Kedua, penerapan kenaikan secara bertahap, misalnya melalui kenaikan menjadi 11,5% pada tahun 2025 sebelum mencapai 12% di tahun berikutnya, sehingga memberikan waktu yang cukup bagi masyarakat dan pelaku usaha untuk beradaptasi.

Ketiga, pemerintah perlu memberikan dukungan berupa insentif atau subsidi kepada sektor-sektor yang paling terdampak, seperti UMKM dan sektor padat karya. Keempat, peningkatan efisiensi pengelolaan pajak dengan meminimalkan kebocoran dan memperluas basis pajak agar beban yang harus ditanggung masyarakat tidak semakin berat. Kelima, memastikan barang kebutuhan pokok serta layanan esensial seperti kesehatan dan pendidikan tetap mendapatkan pengecualian atau tarif rendah untuk melindungi masyarakat berpenghasilan rendah.

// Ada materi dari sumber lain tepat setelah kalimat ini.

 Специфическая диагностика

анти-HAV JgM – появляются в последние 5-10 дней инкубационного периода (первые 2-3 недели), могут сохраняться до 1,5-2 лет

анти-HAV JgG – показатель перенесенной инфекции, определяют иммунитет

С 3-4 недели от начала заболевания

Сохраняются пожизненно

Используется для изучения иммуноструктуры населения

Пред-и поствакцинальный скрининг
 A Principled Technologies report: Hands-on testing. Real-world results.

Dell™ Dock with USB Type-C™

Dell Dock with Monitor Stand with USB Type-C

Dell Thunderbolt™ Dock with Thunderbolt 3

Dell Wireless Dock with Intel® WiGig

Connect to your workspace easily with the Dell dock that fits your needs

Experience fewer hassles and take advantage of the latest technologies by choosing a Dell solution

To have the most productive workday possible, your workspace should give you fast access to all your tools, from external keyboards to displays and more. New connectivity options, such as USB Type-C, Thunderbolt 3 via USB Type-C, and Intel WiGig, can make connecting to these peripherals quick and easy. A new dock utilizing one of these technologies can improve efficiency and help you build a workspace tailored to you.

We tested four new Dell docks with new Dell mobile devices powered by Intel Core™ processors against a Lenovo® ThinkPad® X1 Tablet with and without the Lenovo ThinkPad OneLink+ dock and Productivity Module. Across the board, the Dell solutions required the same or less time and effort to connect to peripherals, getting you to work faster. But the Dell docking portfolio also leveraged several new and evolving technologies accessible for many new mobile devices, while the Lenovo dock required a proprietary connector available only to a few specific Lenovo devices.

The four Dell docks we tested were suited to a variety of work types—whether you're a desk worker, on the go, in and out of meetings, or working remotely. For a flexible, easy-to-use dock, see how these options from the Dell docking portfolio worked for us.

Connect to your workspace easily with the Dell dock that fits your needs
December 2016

“Terakhir, kami mendorong adanya dialog yang intensif antara pemerintah dan dunia usaha agar kebijakan yang diterapkan benar-benar selaras dengan kondisi di lapangan. Kami mendukung langkah pemerintah untuk meningkatkan penerimaan negara demi pembangunan yang lebih baik,” katanya.

Ia berharap kebijakan ini diterapkan dengan penuh kehati-hatian dan pendekatan yang humanis, mengingat dampaknya terhadap masyarakat dan dunia usaha. “Sebagai mitra pemerintah, kami siap untuk memberikan masukan dan berdialog secara terbuka agar kebijakan ini dapat berjalan dengan baik tanpa mengganggu stabilitas ekonomi,” tandas mas Andi.

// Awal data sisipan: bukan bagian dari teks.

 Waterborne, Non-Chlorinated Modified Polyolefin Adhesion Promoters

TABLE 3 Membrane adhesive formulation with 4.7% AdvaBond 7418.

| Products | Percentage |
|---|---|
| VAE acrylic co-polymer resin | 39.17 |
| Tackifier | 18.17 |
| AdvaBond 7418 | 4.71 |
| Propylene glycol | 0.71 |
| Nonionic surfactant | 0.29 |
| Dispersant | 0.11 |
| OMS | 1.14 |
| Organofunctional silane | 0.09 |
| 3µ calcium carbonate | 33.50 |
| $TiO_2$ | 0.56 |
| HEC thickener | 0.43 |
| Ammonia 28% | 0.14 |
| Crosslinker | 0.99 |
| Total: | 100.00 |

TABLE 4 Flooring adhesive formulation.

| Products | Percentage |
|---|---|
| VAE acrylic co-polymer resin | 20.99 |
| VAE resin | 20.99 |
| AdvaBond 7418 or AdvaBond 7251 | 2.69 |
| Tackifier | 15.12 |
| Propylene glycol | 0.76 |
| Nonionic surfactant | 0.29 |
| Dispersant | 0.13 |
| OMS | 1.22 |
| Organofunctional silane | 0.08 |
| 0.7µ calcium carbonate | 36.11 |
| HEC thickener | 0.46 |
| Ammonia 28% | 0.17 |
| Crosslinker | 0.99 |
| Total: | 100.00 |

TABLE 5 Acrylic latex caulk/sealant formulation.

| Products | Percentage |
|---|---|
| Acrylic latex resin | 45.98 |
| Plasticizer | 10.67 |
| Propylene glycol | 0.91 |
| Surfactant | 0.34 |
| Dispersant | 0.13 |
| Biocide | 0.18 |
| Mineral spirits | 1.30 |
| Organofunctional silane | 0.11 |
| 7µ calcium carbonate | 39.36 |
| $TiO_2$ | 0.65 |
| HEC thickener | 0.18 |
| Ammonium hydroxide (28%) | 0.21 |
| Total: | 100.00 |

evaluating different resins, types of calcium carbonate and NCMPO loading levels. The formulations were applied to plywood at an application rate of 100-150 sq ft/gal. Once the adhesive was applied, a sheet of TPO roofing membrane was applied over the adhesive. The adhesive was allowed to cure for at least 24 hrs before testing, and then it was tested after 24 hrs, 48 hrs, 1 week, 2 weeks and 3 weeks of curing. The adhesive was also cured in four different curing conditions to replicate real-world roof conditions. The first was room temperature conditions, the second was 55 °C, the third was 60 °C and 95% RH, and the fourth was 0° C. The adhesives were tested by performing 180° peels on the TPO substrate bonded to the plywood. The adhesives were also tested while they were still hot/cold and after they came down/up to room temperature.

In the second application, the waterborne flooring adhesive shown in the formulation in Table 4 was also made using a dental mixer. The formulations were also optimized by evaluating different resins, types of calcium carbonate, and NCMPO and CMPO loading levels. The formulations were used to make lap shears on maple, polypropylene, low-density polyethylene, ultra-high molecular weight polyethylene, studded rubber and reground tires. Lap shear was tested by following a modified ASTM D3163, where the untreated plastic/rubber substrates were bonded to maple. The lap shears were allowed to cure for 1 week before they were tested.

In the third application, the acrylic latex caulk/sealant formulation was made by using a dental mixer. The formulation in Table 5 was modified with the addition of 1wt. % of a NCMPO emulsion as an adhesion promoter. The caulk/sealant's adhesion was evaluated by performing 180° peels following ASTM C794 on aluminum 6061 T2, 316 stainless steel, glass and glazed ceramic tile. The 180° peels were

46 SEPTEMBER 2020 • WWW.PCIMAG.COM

Kadin Surabaya berkomitmen untuk terus menjadi jembatan antara dunia usaha dan pemerintah, mendorong terciptanya kebijakan yang tidak hanya memperkuat ekonomi nasional, tetapi juga menjaga keseimbangan antara kepentingan masyarakat dan pelaku usaha.

“Kami percaya bahwa dengan kerjasama yang baik, Indonesia dapat terus melangkah maju menuju pertumbuhan ekonomi yang inklusif dan berkelanjutan,” pungkas mas Andi.